Page 21 of Shadows in Bloom

I swat his arm. “Fuck off, Seb.”

He laughs as he straightens. “Gotta get my fun in somewhere. Everyone around here is so dull.”

“Jaxon isn’t.” My eyes flicker toward Wayne walking in from the back.

“Hmm, no. He’s fun—and he helps me give Leo shit, which is always entertaining, but I need to spice it up!”

“You really are the puppy they claim you to be,” I mutter, feigning exasperation.

“Hey!” He whirls around, finger pointed at me. “I resent that!”

“Why? It’s true,” Wayne says from directly behind Seb, who gasps as he whirls around. His eyes are comically wide as he steps to the side to let Wayne through. Their arms brush, and I’ve never seen someone look so fucking love-sick.

When Wayne’s fully distracted by a patron across the bar, I lean into Seb. “You need to get your shit together.” And then, I grab the clear vase holding my flowers and turn to leave, inhaling their scent as I walk.

“He’s just so… unbothered,” Seb mutters, looking offended and adorably confused. My eyes flick between the both of them before settling on Sebastian. He looks so pathetic, it’s adorable.

“Yeah, he is.”

A scoff. “Thank you, Fiona!” he shouts at my back. “Very fucking helpful.”

I throw my hand in the air. “Welcome!”

The car ride home is precarious as I try not to spill the vase, but I somehow manage to keep it upright, my smile never faltering, even as every muscle aches from months of disuse.

Balancing the vase in the crook of my arm, I nudge the door closed with my hip, my eyes on the horizon, watching the sky bleed into various shades of reddish-pinks and purples. The clouds are thick and folded with many different edges spread across the sky. The darkness beneath them adds a new hue to the colors, and it’s so breathtaking, I stop to take a picture.

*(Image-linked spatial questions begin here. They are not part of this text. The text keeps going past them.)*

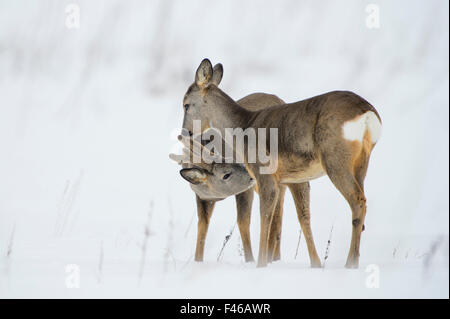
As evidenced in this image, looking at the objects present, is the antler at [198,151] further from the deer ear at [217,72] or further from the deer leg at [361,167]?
the deer leg at [361,167]

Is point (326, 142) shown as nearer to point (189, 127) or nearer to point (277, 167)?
point (277, 167)

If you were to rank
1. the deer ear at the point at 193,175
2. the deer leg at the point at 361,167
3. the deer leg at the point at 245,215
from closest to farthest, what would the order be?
the deer leg at the point at 361,167, the deer ear at the point at 193,175, the deer leg at the point at 245,215

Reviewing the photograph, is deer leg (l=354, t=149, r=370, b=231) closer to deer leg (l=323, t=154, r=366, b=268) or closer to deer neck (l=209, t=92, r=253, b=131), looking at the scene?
deer leg (l=323, t=154, r=366, b=268)

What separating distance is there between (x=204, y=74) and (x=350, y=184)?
2273 millimetres

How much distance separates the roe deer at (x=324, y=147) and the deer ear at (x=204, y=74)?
0.74 meters

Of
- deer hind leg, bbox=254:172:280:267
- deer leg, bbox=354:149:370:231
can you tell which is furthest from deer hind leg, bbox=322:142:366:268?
deer hind leg, bbox=254:172:280:267

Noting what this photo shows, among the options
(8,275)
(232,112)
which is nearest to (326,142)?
(232,112)

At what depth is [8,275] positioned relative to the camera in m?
4.94

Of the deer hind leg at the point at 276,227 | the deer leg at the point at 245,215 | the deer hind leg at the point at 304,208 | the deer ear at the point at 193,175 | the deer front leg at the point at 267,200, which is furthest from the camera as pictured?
the deer hind leg at the point at 276,227

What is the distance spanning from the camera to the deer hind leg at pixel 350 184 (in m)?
5.36

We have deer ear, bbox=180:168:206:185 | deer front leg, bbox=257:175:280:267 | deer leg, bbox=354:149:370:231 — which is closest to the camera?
deer leg, bbox=354:149:370:231

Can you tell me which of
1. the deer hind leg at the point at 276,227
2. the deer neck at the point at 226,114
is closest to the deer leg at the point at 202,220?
the deer hind leg at the point at 276,227

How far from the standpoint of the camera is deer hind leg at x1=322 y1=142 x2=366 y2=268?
5355mm

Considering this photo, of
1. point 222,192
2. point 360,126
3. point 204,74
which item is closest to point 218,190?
point 222,192
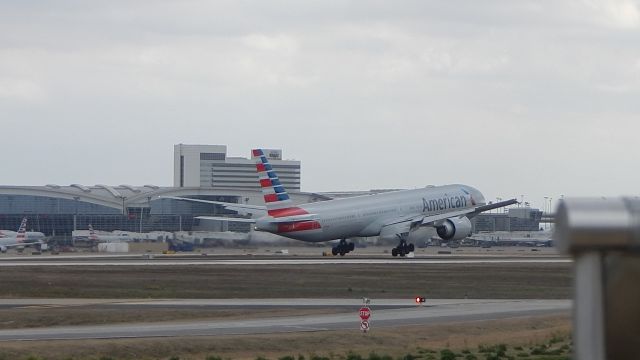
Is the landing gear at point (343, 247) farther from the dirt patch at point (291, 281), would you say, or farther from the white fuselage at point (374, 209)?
the dirt patch at point (291, 281)

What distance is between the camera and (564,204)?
673 cm

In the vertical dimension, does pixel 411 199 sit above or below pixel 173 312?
above

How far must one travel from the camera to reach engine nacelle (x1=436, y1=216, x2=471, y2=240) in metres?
104

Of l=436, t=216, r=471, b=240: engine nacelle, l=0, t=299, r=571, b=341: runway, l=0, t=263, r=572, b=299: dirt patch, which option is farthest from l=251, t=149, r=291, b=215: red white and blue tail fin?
l=0, t=299, r=571, b=341: runway

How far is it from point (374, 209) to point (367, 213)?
100 cm

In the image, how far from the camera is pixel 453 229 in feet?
342

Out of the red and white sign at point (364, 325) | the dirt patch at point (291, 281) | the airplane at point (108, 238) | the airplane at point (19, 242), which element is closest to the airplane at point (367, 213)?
the dirt patch at point (291, 281)

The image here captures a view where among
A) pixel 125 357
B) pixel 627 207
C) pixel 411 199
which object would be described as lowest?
pixel 125 357

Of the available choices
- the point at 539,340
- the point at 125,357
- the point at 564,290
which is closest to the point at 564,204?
the point at 125,357

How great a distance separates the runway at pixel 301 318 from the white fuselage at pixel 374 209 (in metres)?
40.2

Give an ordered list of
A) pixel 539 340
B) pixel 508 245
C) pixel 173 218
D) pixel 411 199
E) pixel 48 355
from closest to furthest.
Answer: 1. pixel 48 355
2. pixel 539 340
3. pixel 411 199
4. pixel 508 245
5. pixel 173 218

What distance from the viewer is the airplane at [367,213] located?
95.7 m

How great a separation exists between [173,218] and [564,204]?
194 meters

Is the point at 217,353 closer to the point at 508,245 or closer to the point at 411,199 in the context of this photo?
the point at 411,199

My chest aches with elation—or something I assume must be akin to that. I’ve never experienced it before, but I imagine that’s what this is. And it’s… strange. To unwittingly feel this way when I know so much is still up in the air.

But it’s almost been a year. When is the right time to let some of it go?

I’ll never be able to forget… couldn’t even if I wanted to—and I do—but surely there comes a point when living on the edge and in fear has its breaking point. When one can no longer simply survive.

Being alone… denying myself of the most basic human intimacies has taken more of a toll than I realized, now that I have Jamie. And it’s all happened so quickly between—a deep dive right over the end. But I don’t want to slow down, and I don’t think she does either.

It feels good to forget. To let myself fall without fearing what lies on the ground below.

Because Jamie’s there, right alongside me.

My footsteps slow as I near my door, eyes catching on the single, white calla lily lying atop my door mat. I roll my eyes and huff a laugh as I maneuver the vase around to pull out my phone again.

The ringing is loud in my ear as I tuck my phone against my shoulder to find my house key. After turning the deadbolt, I find the key for the doorknob and slip it into the keyhole.

“Fiona,” Jamie answers, and I can hear the smile in her voice when she says my name. I curl my lips over my teeth, fighting back the sting of unexpected tears.

“Hey, little one,” I murmur, blinking rapidly as I stare at the dark brown wood of my door.

“Please,” she mutters softly. “I’m at work.”

I sniffle. “Oh? Does that turn you on, Jamie?”

“Shut up.” There’s a pause. “Not that I’m complaining, but why are you calling me again so soon?”

“It doesn’t suffice to say I just missed the sound of your voice?” I tell her as I bend down, setting the vase on the floor to grab the single lily. There’s a notecard taped to the step, which draws my brows together.

“I mean…” Jamie clears her throat. “Is that why?”

“Yes, but no,” I answer as I peel the tape off the cardstock. “I wanted to tell you that you didn’t have to flower bomb me at work and at home.” I flip the card open.